Is it worth investing in stocks or is it time to go for bonds? Analysts Goldman sachs They have no doubts when betting on these assets, especially for the next twelve months.
The Equity Risk Premium (ERP) It consists of the higher 'extra' return required by investors to hold shares on government bonds, as the returns on equities are more volatile than those on debt.
A constant debate among fund managers, at a time when US equities have recovered most of the falls caused by the coronavirus pandemic, although the economy faces its biggest crisis since the Great Recession of the 1930s the last century.
"While stocks have never been so expensive since the tech bubble, based on a 24-month price / earnings ratio, the equity risk premium is near its all-time high, suggesting stocks have rarely been this attractive compared to bonds"Goldman Sachs analysts say in their latest report on this issue.
However, they add, although the ERP continues to be a good indicator of the future profitability of stocks relative to bonds, the decline in debt yields has raised the ERP structurally, which de somehow distorts its usefulness as a valuation instrument.
"The big drop in bond yields began in 2008 and the ERP has reached its highest for this reason," they argue. Almost 80% of the rise in the equity risk premium is due to this factor, they estimate.
Therefore, Goldman has revised its dividend discount model to reflect the lower trend of GDP growth and future profits, which reduces the implicit ERP of the market by two percentage points. In addition, they introduce other macroeconomic variables to calculate it, instead of market variables.
The new forecasts for lower profits and growth have reduced the European equities risk premium to 6.7% from 8.7% and the Risk premium for US equities to 4.6% from 6%.

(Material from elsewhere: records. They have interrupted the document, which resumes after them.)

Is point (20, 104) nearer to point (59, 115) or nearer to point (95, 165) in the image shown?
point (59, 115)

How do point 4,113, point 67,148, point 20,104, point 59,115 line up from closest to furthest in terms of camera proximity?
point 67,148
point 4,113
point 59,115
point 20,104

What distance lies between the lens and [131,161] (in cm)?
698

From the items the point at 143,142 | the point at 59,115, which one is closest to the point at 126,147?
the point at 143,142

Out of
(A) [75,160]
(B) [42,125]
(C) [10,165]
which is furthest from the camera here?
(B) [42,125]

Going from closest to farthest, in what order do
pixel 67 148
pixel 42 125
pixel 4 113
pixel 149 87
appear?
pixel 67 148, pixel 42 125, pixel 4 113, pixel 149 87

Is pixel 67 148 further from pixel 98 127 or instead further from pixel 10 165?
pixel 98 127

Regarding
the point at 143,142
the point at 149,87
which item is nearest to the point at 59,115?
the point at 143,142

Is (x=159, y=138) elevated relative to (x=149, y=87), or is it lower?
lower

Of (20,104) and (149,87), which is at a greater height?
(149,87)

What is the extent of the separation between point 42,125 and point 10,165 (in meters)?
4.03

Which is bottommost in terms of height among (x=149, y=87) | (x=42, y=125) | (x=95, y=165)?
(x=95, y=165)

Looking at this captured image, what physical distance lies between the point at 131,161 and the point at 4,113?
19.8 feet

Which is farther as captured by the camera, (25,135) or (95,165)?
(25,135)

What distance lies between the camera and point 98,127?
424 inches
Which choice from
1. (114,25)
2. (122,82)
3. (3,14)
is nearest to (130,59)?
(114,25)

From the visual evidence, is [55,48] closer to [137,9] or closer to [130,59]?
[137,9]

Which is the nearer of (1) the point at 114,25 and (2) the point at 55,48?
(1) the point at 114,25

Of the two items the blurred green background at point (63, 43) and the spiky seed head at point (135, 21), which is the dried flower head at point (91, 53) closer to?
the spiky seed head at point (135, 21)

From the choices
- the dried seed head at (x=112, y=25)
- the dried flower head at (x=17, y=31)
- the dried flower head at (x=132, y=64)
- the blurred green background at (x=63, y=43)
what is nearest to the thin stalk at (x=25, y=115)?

Since 1990, Goldman estimates that European stocks they have offered a Extra annual yield on bonds of 2.5% in periods of 10 years, while the annual extra profitability of Wall Street in the same periods has been of 3.9%.
Their results suggest that "stocks are likely to outperform bonds over the next twelve months. From then on, although European stocks can continue to outperform bonds, our model implies that Equity overweight should be reduced on Wall Street".
In addition, they add that, "depending on the sensitivity of the fair value of the shares in relation to the ERP and the bond yields, the S&P 500 may rise another 10% until the end of 2021".
For Goldman, the economic recovery will continue in 2021, so your forecast anticipates a 60 basis point rise in bond yields over the next twelve months. "This rise should be positive for stocks," they conclude.